The wounds that never heal

Kashmir’s first acid attack was not on a woman, but on a man whose ruined life has seen no restoration

Pulwama: Gulzar Ahmad Mir of Ratnipora village has been living in the care of his brother’s family since the evening of May 30, 2002, when he went out for a stroll on a village street and three men came and splashed his face with acid.
The acid destroyed both his eyes and right ear and disfigured his face. Gulzar was a college student at the time he was attacked. His was the first known case of acid attack in Kashmir.
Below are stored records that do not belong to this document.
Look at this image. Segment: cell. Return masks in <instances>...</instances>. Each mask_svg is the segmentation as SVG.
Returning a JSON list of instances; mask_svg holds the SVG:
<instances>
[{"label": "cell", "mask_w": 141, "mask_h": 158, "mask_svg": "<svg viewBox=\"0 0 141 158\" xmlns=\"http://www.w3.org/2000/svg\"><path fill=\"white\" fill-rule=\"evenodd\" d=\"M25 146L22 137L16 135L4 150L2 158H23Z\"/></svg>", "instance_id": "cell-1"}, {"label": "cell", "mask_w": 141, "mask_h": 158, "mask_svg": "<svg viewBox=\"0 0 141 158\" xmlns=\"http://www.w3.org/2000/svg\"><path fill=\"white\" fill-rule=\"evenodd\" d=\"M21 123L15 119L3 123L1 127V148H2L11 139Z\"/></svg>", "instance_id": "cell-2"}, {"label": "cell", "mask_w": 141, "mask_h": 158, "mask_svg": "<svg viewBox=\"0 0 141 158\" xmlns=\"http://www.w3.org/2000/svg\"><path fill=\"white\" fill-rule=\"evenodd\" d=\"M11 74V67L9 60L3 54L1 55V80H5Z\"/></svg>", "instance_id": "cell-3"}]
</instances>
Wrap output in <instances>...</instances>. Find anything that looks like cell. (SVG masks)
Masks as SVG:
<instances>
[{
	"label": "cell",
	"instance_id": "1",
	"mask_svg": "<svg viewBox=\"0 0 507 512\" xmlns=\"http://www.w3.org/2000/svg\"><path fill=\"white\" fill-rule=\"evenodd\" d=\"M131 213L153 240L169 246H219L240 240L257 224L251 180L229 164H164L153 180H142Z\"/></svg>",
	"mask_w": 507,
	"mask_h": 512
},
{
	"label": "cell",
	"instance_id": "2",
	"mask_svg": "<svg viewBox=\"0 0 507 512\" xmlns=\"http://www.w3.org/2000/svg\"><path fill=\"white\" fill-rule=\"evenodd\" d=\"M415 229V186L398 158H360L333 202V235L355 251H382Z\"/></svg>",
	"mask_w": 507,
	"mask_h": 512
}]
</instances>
He has received no support from the government or any social organisation.
Gulzar told Kashmir Reader that it took a long time before the three accused were sentenced to three years in jail and ordered to pay Rs 3 lakh each to the victim. “The judgement also directed the district legal services authority to pay Rs 3 lakh as victim compensation but the case was later stayed and no compensation came either from the government or from any NGO,” he says.
Gulzar narrated that after he was attacked, the culprits fled from the spot and he was taken to hospital by locals. “I at first was not aware about the extent of damage to my eyes. But I heard doctors speaking to each other that ‘both of his eyes are gone’,” he recalled.
For many years Gulzar consulted doctors in Kashmir, Hyderabad, AIIMS Delhi, and other parts of India, but even after some surgeries his vision did not return.
The expenses on medicines and surgeries amounted to more than Rs 40 lakh, he says.
Gulzar has been gaining weight in recent years and suffers from frequent bouts of depression, for which he has been taking medicines continually. Oftentimes, other ailments follow, draining whatever money his brother manages to earn from his business.
“No one has ever supported me, financially or otherwise. I receive a few hundred rupees from the government for being disabled”, he said, adding that with that amount he cannot buy even his cigarettes for a month.
He has remained dependent on his elder brother for everything, with whom he lives along with his mother. He spends time with his nieces, whose faces he caressed as we spoke with him.
“When they aren’t here, it is difficult to pass time,” he said.
Gulzar couldn’t marry. “Who will give his daughter to me?” he asks. His father did try to search for a girl for him, Gulzar says, but he died before his efforts could be fruitful.
The group of men attacked him with acid simply because they saw him talking with a girl. “There was a misunderstanding. They thought I was wooing that girl, but I wasn’t,” he says, adding that “one of the attackers was in a relationship with that girl.”
“They threatened me before the attack but I didn’t take that warning seriously as I was not doing anything wrong. I was not in a relationship with the girl but used to just talk with her, just I did with other girls in the village,” he said.
“To some extent, I will be happy if I get justice,” he said of the meagre hope which is all that is left in his ruined, destroyed life.